12.  Remedies. In the event of a breach by Seller of any of its representations,
 
warranties and covenants set forth in this Agreement, or in the event Seller otherwise defaults on its obligations hereunder, Buyer may exercise any one or more of the following remedies, to the maximum extent allowed by law:

ww.  Require Seller to re-purchase the Account pursuant to Section 7 of this Agreement;
 
xx.  Enforce Buyer's rights and remedies under the Security Agreement.
 
yy.  If same can be accomplished peaceably, enter Seller's business premises and take possession of all books and records relating to the Accounts.
 
zz.  Exercise any other rights or remedies available pursuant to this Agreement, at law or in equity.
 
13.  Termination. This Agreement shall continue in full force and effect until terminated by either party upon 30 days written notice to the other. No termination shall relieve either party of any rights or obligations accrued as of the date of termination.

◆ **TASK DESCRIPTION**: List every remedy Buyer may use under the contract clause above if Seller breaches or defaults.

[Spatial questions linked to pictures]
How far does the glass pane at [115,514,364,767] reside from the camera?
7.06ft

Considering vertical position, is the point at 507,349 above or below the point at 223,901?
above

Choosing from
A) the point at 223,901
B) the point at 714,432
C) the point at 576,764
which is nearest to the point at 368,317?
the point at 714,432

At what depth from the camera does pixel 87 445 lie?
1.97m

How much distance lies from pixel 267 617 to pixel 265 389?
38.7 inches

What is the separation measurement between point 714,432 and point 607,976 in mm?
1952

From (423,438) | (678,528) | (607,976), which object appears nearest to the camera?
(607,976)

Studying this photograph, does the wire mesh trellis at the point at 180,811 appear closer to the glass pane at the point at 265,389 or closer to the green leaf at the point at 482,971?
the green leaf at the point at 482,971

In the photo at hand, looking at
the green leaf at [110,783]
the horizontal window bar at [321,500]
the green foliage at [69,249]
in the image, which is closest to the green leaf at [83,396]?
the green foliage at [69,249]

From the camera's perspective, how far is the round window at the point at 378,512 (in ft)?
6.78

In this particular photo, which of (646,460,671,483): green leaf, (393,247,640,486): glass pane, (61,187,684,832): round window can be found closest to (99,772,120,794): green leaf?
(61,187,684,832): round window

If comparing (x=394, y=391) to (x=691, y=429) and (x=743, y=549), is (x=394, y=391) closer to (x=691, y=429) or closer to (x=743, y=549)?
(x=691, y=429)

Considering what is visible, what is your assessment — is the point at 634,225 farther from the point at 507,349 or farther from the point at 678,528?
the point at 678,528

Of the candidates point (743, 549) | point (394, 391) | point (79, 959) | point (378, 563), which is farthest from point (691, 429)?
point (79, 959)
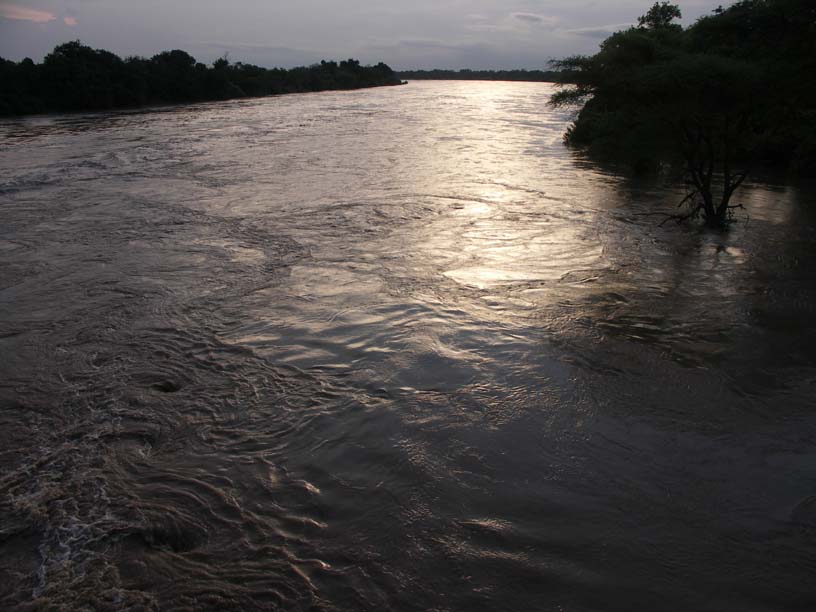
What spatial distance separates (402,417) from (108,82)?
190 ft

◆ **CORRECT RESPONSE**:
- Require Seller to re-purchase the Account under Section 7 of the Agreement.
- Enforce Buyer's rights and remedies under the Security Agreement.
- If it can be done peaceably, enter Seller's business premises and take possession of all books and records relating to the Accounts.
- Exercise any other rights or remedies available under the Agreement, at law or in equity.